• **Work instructions**
Copy the data word for word, starting at the line that contains "The items wooden" and ending at the end of the data, with both ends included.

• **Material to process**
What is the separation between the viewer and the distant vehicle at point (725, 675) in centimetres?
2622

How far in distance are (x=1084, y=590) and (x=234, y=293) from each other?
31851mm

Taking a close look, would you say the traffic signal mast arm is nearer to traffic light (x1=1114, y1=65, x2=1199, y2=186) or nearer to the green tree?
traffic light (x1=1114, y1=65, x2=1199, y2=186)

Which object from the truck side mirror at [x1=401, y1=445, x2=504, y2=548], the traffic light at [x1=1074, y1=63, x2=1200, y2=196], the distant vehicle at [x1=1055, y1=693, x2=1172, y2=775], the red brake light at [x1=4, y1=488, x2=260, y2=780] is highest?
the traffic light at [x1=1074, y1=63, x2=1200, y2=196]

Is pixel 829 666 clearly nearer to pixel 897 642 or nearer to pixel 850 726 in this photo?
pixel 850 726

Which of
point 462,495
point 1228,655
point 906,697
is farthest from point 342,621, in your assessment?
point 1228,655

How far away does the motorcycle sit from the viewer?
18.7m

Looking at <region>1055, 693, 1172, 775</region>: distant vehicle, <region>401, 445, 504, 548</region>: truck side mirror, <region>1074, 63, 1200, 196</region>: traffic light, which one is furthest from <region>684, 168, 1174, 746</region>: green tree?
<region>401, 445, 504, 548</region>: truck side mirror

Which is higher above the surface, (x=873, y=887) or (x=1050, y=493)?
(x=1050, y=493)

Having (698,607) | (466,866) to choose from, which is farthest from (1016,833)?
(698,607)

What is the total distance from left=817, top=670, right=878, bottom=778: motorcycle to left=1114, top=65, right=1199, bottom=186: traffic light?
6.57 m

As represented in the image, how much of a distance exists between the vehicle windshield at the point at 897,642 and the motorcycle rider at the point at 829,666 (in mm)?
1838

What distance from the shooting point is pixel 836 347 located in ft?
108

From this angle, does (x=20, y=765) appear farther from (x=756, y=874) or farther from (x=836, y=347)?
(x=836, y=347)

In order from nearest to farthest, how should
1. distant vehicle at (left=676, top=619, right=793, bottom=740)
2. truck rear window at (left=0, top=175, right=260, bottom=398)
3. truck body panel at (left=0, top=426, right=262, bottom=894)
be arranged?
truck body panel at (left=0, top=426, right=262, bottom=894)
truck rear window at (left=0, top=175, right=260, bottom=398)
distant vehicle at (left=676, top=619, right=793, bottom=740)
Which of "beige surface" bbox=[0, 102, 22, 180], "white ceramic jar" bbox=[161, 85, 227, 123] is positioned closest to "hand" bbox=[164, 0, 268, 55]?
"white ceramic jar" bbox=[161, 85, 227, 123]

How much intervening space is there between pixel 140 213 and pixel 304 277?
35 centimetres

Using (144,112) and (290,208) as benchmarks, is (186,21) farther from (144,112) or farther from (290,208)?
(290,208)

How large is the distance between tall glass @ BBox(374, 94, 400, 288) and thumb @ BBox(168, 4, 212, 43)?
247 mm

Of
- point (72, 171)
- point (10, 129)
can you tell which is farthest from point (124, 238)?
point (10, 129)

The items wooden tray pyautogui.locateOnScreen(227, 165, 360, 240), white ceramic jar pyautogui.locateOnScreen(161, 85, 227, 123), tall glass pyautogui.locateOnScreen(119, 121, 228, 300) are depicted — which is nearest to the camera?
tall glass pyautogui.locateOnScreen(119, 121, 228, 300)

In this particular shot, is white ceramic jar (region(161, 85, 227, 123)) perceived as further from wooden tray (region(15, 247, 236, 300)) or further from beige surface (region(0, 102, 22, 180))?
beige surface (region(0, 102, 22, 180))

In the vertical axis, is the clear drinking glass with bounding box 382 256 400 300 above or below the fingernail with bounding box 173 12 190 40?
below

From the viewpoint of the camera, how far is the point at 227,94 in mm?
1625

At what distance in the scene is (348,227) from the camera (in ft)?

• **Exercise response**
The items wooden tray pyautogui.locateOnScreen(227, 165, 360, 240), white ceramic jar pyautogui.locateOnScreen(161, 85, 227, 123), tall glass pyautogui.locateOnScreen(119, 121, 228, 300) are depicted — which is nearest to the camera?
tall glass pyautogui.locateOnScreen(119, 121, 228, 300)

In this particular shot, is white ceramic jar (region(161, 85, 227, 123)) perceived as further from wooden tray (region(15, 247, 236, 300)) or further from beige surface (region(0, 102, 22, 180))?
beige surface (region(0, 102, 22, 180))

In the vertical axis, is the clear drinking glass with bounding box 382 256 400 300 above or below the fingernail with bounding box 173 12 190 40?
below

From the viewpoint of the camera, how far is the point at 227,94 in mm?
1625

At what distance in the scene is (348,227) from the camera (in ft)?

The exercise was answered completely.